I was in a great workshop today from the Hypothesis Customer Success Team on Starter Assignments to get students used to annotating. Clover Park Technical College is a partner campus so we have access to workshops, a campus customer support contact, and other resources. I have been to some of these workshops before and they have always been concise, interesting, and very useful. The presentation is rich with assignment instructions and links to other resources. The workshop went through Hypothesis basics, using starter assignments, and then how to implement this in Canvas (80% of the participants were Canvas users).
I have used social annotation in some of my professional development courses with faculty and elsewhere, but I want to shape them to let faculty know how to get their own students engaged in their readings. Here are some of the things I learned in the workshop that I would implement in my prof dev courses:
- Start by annotating the syllabus. Gives students a low-stakes experience using the annotation tools as well as getting them to think about the syllabus in general.

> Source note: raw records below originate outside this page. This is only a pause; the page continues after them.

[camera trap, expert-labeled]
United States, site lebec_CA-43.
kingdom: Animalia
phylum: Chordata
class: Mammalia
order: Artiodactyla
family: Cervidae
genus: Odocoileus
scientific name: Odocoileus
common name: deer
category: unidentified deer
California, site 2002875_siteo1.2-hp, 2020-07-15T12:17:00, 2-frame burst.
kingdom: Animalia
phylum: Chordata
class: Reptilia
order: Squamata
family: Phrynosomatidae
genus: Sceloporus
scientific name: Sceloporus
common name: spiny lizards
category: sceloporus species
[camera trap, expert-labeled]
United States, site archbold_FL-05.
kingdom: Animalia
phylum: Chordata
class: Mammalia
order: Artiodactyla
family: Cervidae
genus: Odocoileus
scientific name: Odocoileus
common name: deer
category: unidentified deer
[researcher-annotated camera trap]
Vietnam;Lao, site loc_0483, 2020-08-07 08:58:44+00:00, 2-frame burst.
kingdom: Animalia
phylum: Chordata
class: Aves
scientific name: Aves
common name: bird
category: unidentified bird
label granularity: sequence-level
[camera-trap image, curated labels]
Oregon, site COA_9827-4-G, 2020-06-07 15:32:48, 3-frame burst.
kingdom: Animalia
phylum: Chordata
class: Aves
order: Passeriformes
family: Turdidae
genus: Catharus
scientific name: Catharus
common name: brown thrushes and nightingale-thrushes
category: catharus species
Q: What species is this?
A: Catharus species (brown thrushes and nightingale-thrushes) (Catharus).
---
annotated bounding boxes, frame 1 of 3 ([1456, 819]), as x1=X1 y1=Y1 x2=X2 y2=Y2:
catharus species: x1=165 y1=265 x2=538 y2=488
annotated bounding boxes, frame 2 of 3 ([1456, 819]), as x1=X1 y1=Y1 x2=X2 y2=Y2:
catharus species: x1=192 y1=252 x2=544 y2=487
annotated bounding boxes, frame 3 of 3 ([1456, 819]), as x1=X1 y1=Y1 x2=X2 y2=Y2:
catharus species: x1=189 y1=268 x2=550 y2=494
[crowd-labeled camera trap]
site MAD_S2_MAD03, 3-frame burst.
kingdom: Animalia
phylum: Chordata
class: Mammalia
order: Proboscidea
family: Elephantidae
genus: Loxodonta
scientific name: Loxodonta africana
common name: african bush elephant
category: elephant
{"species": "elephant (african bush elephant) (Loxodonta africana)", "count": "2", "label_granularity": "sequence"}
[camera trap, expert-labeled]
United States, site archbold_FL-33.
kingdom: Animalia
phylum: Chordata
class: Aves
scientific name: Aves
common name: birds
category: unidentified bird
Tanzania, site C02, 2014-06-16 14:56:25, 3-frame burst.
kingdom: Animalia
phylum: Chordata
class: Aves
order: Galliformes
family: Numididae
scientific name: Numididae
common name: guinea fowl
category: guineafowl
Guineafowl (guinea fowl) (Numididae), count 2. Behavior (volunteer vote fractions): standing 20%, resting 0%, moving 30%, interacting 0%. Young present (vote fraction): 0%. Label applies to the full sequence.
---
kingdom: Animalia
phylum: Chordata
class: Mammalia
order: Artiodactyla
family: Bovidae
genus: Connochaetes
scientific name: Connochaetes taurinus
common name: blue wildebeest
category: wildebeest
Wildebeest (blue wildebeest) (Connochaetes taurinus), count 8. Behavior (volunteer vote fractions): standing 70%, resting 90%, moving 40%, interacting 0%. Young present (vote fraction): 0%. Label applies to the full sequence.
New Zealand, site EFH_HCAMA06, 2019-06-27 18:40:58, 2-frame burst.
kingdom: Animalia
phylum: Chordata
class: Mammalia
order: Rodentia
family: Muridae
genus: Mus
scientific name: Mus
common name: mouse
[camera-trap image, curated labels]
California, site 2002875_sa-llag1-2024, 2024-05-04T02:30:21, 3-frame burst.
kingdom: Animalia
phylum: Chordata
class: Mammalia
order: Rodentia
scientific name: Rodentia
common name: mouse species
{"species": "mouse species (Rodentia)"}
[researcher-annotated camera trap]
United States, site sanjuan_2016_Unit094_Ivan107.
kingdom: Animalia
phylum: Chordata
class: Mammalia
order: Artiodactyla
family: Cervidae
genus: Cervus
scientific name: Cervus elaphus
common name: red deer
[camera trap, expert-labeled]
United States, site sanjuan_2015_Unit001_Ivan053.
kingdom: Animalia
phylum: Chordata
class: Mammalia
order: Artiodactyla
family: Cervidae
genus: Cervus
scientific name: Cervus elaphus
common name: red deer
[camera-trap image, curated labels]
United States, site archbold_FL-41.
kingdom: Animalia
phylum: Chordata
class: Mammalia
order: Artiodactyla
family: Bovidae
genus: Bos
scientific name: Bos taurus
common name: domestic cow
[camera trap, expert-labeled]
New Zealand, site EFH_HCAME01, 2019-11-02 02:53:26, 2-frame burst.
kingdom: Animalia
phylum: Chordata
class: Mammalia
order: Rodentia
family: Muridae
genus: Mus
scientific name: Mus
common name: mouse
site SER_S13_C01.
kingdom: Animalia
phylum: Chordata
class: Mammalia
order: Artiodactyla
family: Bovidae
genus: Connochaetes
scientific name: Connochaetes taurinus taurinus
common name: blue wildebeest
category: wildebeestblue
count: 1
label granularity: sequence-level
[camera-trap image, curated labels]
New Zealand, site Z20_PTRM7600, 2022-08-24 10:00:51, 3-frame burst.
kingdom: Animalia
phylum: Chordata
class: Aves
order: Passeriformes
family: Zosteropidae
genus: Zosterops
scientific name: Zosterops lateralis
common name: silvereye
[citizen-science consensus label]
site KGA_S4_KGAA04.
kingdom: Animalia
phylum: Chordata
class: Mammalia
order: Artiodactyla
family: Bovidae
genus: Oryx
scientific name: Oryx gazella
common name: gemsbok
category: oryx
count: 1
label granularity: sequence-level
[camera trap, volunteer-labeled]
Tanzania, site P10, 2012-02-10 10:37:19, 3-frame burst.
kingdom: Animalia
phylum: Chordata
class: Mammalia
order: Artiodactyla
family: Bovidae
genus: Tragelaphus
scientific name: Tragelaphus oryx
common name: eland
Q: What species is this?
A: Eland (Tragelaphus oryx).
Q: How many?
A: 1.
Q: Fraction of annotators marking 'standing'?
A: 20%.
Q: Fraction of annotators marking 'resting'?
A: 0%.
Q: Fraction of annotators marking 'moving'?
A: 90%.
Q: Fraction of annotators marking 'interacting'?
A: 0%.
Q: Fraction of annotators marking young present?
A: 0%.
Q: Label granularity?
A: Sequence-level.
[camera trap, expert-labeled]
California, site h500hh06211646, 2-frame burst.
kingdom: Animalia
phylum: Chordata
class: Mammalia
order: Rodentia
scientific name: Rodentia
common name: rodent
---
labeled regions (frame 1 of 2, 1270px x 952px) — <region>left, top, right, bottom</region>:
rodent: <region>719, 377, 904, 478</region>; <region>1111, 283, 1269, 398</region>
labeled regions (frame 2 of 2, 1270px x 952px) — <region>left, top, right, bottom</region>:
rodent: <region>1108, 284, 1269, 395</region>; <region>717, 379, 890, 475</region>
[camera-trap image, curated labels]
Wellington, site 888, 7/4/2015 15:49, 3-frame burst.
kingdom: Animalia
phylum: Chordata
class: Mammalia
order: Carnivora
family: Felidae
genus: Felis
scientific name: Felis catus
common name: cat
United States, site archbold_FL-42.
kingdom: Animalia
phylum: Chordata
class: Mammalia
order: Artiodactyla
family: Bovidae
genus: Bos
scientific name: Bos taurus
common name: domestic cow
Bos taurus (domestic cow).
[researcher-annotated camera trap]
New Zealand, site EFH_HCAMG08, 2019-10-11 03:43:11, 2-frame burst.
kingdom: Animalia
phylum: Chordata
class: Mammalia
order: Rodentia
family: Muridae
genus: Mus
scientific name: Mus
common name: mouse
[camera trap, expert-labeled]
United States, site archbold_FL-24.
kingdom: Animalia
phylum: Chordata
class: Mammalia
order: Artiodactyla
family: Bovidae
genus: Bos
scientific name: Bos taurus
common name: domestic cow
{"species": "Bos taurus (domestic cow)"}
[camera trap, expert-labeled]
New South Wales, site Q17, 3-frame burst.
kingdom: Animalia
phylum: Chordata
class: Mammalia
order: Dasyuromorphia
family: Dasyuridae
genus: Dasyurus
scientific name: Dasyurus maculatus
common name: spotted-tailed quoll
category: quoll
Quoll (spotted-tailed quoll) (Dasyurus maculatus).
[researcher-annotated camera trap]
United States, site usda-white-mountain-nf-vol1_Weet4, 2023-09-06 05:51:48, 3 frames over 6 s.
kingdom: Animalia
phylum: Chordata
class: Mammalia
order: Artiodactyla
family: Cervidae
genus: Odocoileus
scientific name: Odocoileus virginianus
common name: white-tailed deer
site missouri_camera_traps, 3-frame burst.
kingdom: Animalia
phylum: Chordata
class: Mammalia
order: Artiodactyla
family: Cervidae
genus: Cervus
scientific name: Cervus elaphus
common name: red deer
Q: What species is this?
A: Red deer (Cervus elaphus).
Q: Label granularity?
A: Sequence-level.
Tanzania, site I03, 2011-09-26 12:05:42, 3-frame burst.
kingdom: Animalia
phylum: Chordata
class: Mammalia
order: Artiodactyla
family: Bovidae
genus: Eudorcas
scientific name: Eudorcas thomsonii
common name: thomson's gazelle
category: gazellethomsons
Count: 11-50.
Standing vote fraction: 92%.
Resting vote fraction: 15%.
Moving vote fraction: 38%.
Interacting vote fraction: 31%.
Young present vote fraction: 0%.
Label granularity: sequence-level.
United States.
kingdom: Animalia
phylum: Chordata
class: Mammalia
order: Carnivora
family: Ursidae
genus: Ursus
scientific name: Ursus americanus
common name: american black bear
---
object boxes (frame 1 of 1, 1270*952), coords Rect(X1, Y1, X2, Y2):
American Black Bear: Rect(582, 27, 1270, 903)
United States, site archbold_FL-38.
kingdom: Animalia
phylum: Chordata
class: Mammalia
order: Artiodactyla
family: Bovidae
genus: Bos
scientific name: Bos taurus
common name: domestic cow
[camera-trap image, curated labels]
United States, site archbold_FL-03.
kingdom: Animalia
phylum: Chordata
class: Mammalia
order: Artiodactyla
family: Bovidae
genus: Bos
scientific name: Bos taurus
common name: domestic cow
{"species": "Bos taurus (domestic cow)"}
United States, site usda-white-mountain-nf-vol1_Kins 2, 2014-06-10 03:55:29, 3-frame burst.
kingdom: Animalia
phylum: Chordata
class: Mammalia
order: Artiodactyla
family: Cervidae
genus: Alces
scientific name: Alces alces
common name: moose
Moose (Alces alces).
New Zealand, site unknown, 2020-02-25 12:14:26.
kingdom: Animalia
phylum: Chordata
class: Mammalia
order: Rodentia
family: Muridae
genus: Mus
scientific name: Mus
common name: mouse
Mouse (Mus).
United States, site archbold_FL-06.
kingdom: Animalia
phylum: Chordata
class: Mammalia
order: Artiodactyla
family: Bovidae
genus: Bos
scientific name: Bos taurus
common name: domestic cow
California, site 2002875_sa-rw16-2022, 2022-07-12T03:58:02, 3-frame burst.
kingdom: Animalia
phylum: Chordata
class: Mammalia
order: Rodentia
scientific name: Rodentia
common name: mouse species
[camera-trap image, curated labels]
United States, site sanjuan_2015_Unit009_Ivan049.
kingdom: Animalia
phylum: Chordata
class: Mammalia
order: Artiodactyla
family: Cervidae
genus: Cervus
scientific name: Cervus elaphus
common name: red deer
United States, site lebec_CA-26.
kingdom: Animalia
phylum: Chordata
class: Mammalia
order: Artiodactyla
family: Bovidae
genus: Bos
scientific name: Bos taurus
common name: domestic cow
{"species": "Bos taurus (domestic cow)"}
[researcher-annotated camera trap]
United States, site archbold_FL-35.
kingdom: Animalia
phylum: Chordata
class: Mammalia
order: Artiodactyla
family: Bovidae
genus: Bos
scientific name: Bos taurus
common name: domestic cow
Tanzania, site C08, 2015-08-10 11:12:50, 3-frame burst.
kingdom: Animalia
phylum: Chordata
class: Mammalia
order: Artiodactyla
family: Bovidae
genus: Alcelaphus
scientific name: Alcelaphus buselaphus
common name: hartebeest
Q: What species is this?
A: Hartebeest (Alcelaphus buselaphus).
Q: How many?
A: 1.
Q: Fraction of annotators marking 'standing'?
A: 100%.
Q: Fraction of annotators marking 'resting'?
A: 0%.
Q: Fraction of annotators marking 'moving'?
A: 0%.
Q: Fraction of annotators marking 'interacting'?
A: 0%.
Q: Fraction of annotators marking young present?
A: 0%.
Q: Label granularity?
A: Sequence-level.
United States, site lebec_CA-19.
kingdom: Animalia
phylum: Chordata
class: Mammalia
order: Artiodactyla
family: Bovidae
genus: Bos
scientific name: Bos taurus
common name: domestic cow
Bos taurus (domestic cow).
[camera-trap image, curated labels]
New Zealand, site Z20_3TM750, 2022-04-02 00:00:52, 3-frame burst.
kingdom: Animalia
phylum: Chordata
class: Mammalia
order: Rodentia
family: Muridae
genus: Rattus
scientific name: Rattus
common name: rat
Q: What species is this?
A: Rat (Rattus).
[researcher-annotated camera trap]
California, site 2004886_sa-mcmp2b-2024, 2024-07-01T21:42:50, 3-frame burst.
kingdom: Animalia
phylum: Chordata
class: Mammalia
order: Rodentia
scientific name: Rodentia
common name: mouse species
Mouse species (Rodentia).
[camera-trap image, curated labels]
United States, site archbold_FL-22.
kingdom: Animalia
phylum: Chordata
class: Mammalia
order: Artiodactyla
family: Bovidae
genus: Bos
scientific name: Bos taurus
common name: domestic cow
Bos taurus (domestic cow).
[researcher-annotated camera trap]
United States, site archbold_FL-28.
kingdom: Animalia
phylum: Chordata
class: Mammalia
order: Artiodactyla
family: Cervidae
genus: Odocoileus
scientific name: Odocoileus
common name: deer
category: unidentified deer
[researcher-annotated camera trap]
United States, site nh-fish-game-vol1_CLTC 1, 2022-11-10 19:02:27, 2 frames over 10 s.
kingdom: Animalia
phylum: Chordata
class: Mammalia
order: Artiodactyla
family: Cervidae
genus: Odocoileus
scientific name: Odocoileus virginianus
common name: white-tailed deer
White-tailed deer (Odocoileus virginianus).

- Faculty can pre-annotate articles in advance and then include questions about the reading that they can reply to annotations. This models annotation.
- Open the readings for student questions, resources, and connections. Encourage student co-creation of knowledge. Have them link what they are learning to their workplace, home, other classes, or any previous learning.
- Have students annotate study guides by adding links to other media, provide clarifications, ask questions. Students can add videos or images to annotations making readings a multimodal experience.